The purpose of this study was to determine the effect of bacteriophage P100 on strains of Listeria monocytogenes in artificially inoculated soft cheeses. A mix of L. monocytogenes 1/2a and Scott A was inoculated in Minas Frescal and Coalho cheeses (approximately 10(5) cfu/g) with the bacteriophage added thereafter (8.3 x 10(7) PFU/g). Samples were analyzed immediately, and then stored at 10 ºC for seven days. At time zero, 30 min post-infection, the bacteriophage P100 reduced L. monocytogenes counts by 2.3 log units in Minas Frescal cheese and by 2.1 log units in Coalho cheese, compared to controls without bacteriophage.
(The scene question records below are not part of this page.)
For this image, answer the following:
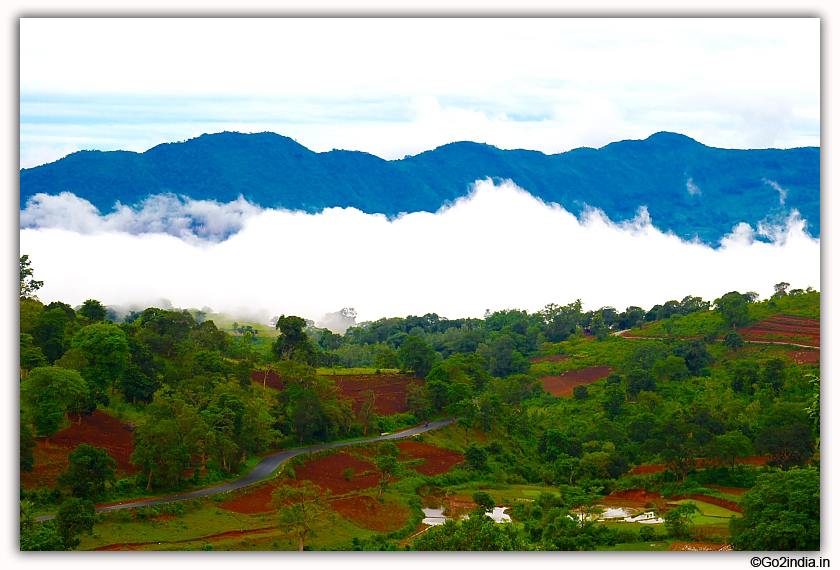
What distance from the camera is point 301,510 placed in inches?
538

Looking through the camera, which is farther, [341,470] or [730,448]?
[730,448]

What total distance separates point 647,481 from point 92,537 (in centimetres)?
1238

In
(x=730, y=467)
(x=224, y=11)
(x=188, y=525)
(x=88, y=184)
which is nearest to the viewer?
(x=224, y=11)

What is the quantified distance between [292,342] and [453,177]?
9.75 m

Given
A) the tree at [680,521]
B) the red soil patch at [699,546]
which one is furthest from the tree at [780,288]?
the red soil patch at [699,546]

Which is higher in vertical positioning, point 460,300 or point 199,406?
point 460,300

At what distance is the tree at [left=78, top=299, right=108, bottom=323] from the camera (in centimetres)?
2184

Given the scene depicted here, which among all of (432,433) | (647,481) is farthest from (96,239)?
(647,481)

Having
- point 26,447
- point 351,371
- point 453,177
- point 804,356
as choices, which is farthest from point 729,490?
point 26,447

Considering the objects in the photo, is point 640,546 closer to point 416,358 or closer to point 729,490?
point 729,490

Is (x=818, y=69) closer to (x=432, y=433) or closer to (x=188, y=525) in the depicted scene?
(x=188, y=525)

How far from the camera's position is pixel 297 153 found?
638 inches

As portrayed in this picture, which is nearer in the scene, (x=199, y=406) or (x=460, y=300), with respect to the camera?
(x=199, y=406)

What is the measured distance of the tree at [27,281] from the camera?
13.7 metres
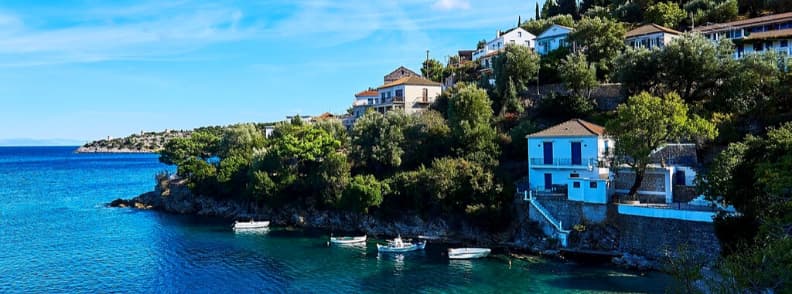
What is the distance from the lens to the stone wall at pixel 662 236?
1113 inches

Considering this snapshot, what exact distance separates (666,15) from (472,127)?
132ft

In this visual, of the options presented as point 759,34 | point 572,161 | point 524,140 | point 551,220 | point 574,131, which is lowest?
point 551,220

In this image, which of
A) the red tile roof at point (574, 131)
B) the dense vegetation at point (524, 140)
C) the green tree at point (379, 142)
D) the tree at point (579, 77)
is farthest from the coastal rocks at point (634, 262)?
the tree at point (579, 77)

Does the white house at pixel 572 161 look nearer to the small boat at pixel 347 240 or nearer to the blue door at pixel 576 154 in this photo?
the blue door at pixel 576 154

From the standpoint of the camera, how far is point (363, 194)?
41.9 metres

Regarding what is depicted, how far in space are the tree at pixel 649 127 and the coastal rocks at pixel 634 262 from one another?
503cm

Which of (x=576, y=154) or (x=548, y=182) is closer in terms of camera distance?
(x=576, y=154)

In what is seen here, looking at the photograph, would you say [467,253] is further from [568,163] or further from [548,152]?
[548,152]

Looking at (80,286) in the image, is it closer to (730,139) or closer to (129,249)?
(129,249)

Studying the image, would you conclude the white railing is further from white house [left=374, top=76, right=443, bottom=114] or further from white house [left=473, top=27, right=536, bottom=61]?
white house [left=473, top=27, right=536, bottom=61]

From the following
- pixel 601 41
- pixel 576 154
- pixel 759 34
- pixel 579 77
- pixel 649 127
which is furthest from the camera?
pixel 601 41

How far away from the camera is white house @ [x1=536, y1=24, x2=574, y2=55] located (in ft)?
210

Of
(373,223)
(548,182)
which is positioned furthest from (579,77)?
(373,223)

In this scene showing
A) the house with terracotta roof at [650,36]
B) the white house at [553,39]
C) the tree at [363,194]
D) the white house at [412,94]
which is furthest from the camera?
the white house at [553,39]
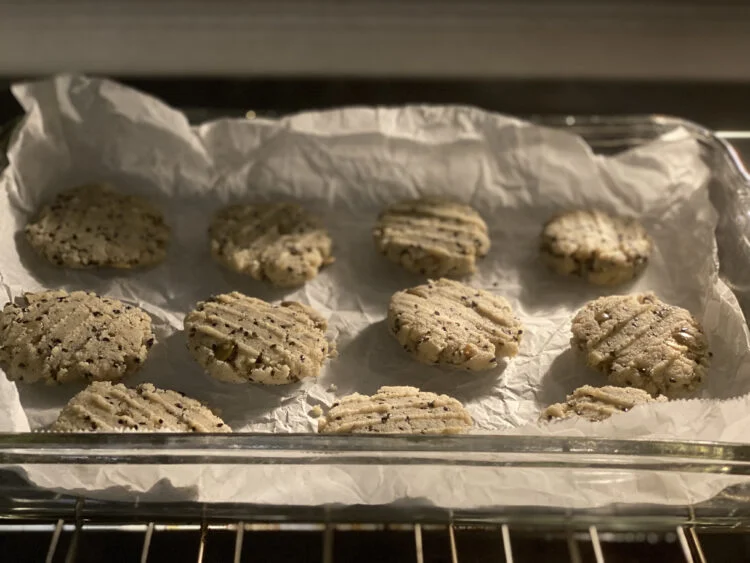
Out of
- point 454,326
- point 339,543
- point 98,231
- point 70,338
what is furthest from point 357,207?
point 339,543

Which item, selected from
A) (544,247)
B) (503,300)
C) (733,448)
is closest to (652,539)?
(733,448)

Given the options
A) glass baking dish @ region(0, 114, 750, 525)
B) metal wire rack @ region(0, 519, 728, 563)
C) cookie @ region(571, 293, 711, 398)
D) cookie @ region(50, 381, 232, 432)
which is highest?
cookie @ region(571, 293, 711, 398)

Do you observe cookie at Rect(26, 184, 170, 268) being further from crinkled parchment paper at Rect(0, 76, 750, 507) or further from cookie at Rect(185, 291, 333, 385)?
cookie at Rect(185, 291, 333, 385)

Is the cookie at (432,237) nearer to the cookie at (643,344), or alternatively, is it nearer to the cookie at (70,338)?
the cookie at (643,344)

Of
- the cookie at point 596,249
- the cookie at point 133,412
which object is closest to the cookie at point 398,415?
the cookie at point 133,412

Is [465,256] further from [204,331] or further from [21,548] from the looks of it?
[21,548]

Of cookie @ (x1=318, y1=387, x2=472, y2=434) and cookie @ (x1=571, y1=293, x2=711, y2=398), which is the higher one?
cookie @ (x1=571, y1=293, x2=711, y2=398)

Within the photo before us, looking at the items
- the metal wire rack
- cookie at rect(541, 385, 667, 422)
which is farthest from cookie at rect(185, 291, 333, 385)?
cookie at rect(541, 385, 667, 422)
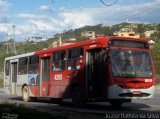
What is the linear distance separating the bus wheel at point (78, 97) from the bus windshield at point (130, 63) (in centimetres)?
233

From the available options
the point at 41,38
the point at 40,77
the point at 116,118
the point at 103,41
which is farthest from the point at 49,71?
the point at 41,38

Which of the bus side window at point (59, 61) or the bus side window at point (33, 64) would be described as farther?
the bus side window at point (33, 64)

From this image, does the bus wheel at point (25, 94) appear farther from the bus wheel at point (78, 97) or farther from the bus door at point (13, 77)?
the bus wheel at point (78, 97)

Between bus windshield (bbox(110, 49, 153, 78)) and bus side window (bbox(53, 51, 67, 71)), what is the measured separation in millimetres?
3753

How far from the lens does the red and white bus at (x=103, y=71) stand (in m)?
17.2

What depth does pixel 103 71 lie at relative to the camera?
17484mm

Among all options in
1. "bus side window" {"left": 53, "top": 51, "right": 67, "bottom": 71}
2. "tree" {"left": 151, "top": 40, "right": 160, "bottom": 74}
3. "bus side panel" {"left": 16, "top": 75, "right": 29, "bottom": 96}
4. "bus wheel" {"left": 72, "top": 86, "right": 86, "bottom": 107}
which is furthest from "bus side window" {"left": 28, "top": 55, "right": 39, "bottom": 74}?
"tree" {"left": 151, "top": 40, "right": 160, "bottom": 74}

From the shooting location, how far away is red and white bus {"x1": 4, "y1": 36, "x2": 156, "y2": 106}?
17219mm

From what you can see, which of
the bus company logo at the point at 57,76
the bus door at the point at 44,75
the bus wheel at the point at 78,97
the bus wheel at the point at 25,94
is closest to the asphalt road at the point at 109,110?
the bus wheel at the point at 78,97

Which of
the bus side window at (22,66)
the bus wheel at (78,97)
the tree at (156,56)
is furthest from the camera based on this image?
the tree at (156,56)

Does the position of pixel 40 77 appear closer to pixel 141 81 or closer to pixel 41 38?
pixel 141 81

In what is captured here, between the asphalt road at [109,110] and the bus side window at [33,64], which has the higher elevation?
the bus side window at [33,64]

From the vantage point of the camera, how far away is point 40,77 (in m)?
23.2

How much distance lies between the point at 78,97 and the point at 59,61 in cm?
260
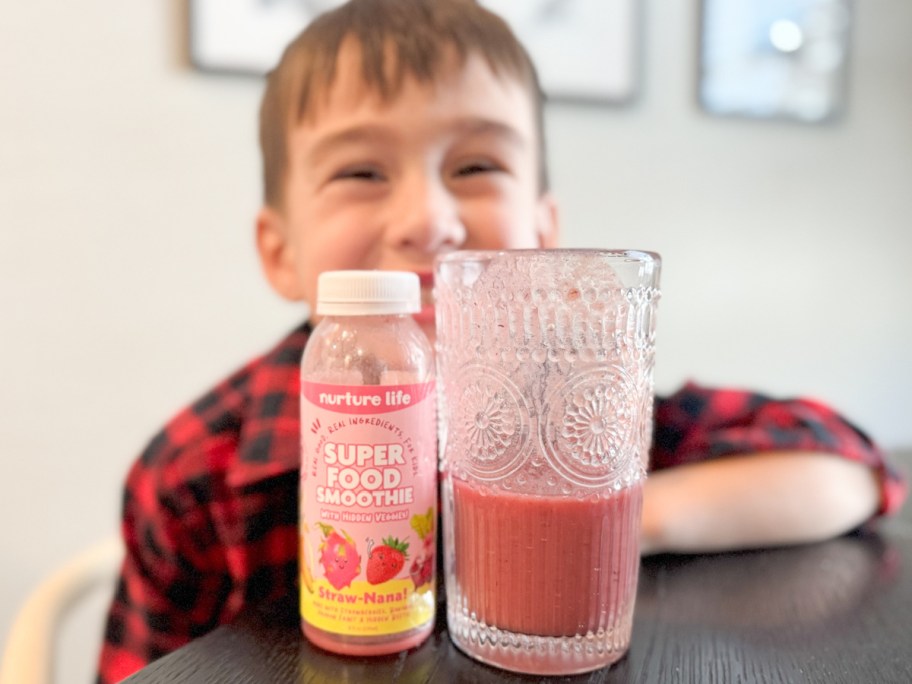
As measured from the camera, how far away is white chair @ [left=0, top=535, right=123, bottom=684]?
1.84ft

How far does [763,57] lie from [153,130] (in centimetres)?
93

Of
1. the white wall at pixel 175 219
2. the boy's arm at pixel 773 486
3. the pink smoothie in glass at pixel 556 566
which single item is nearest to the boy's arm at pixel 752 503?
the boy's arm at pixel 773 486

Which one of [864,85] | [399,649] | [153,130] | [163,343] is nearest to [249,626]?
[399,649]

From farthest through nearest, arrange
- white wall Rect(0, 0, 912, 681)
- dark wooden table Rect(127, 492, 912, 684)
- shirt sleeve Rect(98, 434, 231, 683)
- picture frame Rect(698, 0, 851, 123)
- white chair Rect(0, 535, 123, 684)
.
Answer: picture frame Rect(698, 0, 851, 123) < white wall Rect(0, 0, 912, 681) < shirt sleeve Rect(98, 434, 231, 683) < white chair Rect(0, 535, 123, 684) < dark wooden table Rect(127, 492, 912, 684)

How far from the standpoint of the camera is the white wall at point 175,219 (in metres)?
0.98

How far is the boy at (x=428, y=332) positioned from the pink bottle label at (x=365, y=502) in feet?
0.63

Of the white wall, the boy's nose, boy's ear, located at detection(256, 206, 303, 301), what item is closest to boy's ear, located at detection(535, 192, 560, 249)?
the boy's nose

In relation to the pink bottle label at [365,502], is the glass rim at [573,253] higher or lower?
higher

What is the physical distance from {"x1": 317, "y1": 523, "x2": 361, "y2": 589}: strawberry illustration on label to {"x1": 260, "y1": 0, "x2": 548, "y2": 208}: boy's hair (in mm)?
379

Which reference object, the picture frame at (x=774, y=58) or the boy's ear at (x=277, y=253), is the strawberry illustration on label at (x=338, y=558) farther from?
the picture frame at (x=774, y=58)

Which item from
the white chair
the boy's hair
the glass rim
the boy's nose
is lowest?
the white chair

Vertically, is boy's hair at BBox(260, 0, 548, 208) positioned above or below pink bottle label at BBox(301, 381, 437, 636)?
above

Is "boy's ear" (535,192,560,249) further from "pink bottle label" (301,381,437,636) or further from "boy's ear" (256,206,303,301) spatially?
"pink bottle label" (301,381,437,636)

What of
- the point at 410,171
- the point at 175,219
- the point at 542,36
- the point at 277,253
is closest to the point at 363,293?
the point at 410,171
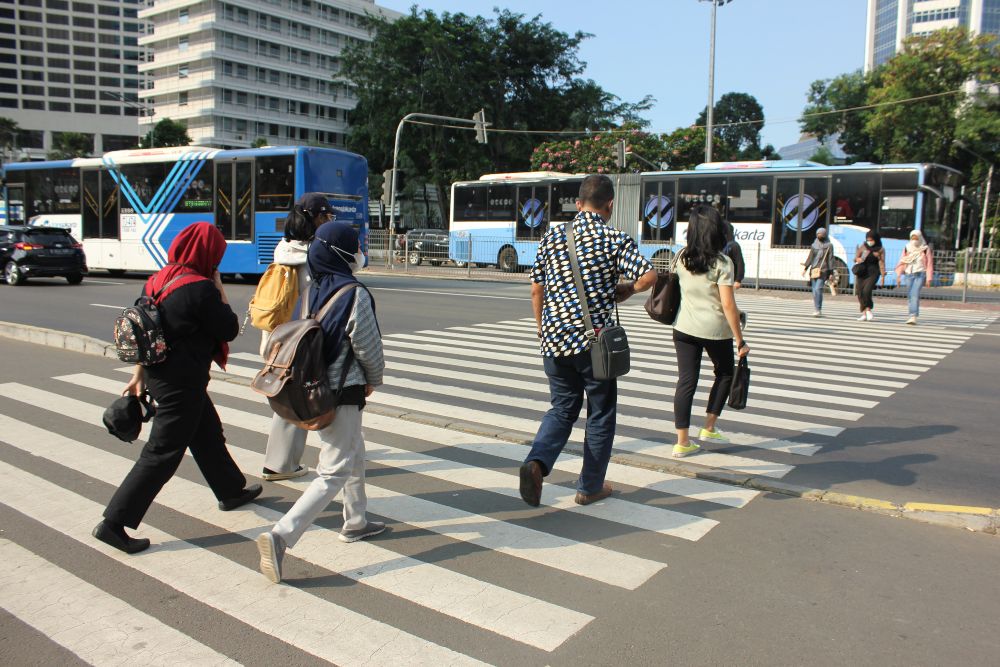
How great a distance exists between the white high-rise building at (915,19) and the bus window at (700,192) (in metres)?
82.5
However, in samples stored under refrigeration for seven days, the bacteriophage P100 was only weakly antilisterial, with the lowest decimal reduction (DR) for the cheeses: 1.0 log unit for Minas Frescal and 0.8 log units for Coalho cheese. The treatment produced a statistically significant decrease in the counts of viable cells (p < 0.05) and in all assays performed, we observed an increase of approximately one log cycle in the number of viable cells of L. monocytogenes in the samples under refrigeration for seven days. Moreover, a smaller effect of phages was observed. These results, along with other published data, indicate that the effectiveness of the phage treatment depends on the initial concentration of L. monocytogenes, and that a high concentration of phages per unit area is required to ensure sustained inactivation of target pathogens on food surfaces.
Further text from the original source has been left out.